Bryce and his fellow beekeepers checking the hive for mites and pulling out a frame of honey.
Bryce Maddux

While most kids spend their weekends sleeping or partying, Bryce Maddux spends his tending to his six hives full of bees.

According to the National Library of Medicine, beekeeping has been around since 2450 BCE, where it was first developed in Egypt. Following its origin, the keeping of bees made landfall in the Mediterranean two millennia later, and traveled in Europe during the Middle Ages. From there, it spread around the world for generations, eventually ending up in the backyard of a modern-day high school student.

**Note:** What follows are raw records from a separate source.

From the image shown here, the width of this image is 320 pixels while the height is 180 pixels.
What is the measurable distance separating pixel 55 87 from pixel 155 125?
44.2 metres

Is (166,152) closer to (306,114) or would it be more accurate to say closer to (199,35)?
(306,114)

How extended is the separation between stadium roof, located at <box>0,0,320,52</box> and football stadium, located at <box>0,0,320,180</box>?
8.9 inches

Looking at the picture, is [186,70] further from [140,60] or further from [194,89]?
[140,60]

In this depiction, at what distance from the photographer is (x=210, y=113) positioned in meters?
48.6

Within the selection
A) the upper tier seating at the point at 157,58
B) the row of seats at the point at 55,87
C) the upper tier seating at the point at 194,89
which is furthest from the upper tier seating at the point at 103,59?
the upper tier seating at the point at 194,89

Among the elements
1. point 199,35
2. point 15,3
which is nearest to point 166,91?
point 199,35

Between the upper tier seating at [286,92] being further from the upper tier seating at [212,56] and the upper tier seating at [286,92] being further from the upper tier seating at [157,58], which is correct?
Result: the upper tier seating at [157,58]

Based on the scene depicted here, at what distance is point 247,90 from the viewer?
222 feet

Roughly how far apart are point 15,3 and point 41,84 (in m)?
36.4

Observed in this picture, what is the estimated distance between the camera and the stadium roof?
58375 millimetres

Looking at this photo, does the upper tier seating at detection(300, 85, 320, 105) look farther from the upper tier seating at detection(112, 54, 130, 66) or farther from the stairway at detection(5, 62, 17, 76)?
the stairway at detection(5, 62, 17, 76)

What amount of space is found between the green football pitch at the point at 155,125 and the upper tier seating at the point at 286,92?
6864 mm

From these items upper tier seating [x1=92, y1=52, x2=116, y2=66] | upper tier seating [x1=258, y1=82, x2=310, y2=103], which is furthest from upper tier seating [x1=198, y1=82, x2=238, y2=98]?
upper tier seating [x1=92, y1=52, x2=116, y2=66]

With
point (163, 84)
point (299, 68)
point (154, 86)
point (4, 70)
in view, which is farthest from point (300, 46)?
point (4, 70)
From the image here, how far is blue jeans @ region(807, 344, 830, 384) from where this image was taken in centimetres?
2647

Maddux, a 17-year-old junior at the Woodlands High School, took up this unique hobby around five years ago: “When I got started, I was just looking around for something to do.” Little did he know, this activity would tide him over when everything shut down during COVID-19.

According to Maddux, beekeeping is the process of keeping and maintaining bees and their hives. To him, beekeeping is “like having a pet, except you’re just not around them as much.”

Unlike other hobbies, one can’t just go to any craft store to get the supplies to start beekeeping. To get started, Maddux found a local club–the Montgomery County Beekeepers–to teach him the basics. He has stated that they “taught him everything,” so when he got his first hive “as a package,” the club members would come to his house and help with the hive. 

He bought his first hive online. “You can literally just order bees and they’ll mail it to you,” Maddux stated, “the mail person was not too happy.”

His second hive “was through the club,” as he was given a scholarship. Since then, Maddux has continued to collect hives, leading him to his current total of six hives.

With having bees comes the natural consequence of harvesting honey. According to Maddux, the best time to harvest is “in the middle of July when the flowers stop blooming or slow down.” At this point in the year, Maddux’s bees will have produced “a hundred pounds of honey.” With such a large amount of honey, Maddux will usually “give it away, sell it, [or] eat it.”

Despite what most people think, Maddux rarely gets stung, and when he does, he does not mind it. The amount of times he gets stung is directly related to what he is doing. “If I’m just going in there and looking at them, maybe once, maybe twice. If I’m actually messing with them–like one time I had to move a hive–, I don’t know how many times I’ve got stung. They don’t really hurt anymore,” Maddux stated.

Unlike a typical pet, bees don’t need around-the-clock care. According to Maddux, part of the reason he loves the hobby is that “it doesn’t take that much [time]. Normally it might take an hour out of my weekend, maybe two.”

Although Maddux is a successful beekeeper now, he had some struggles starting out. To him, “it’s not like having a dog, [where] you see the dog so you can tell something’s wrong and you’ll fix it.” In response to this struggle, Maddux has learned how to “take notes” because he has to “remember how many bees were in [the hive]” to make sure nothing is going wrong.

Though he struggles with some aspects of the hobby, Maddux finds great enjoyment in how “it all makes sense.” By this, he means that “if you do something, you’ll get everything back.” With this work, he sees his effort come to life once he sees the bees thriving and the honey harvested at the end of the year.

Maddux’s advice to anyone exploring the idea of having their own hives is that they must “make sure [they] want to do it.” When people “go in [the hive], they get a little scared.” He said that one “should still push through,” and that once they “push through that barrier, they’ll love it.”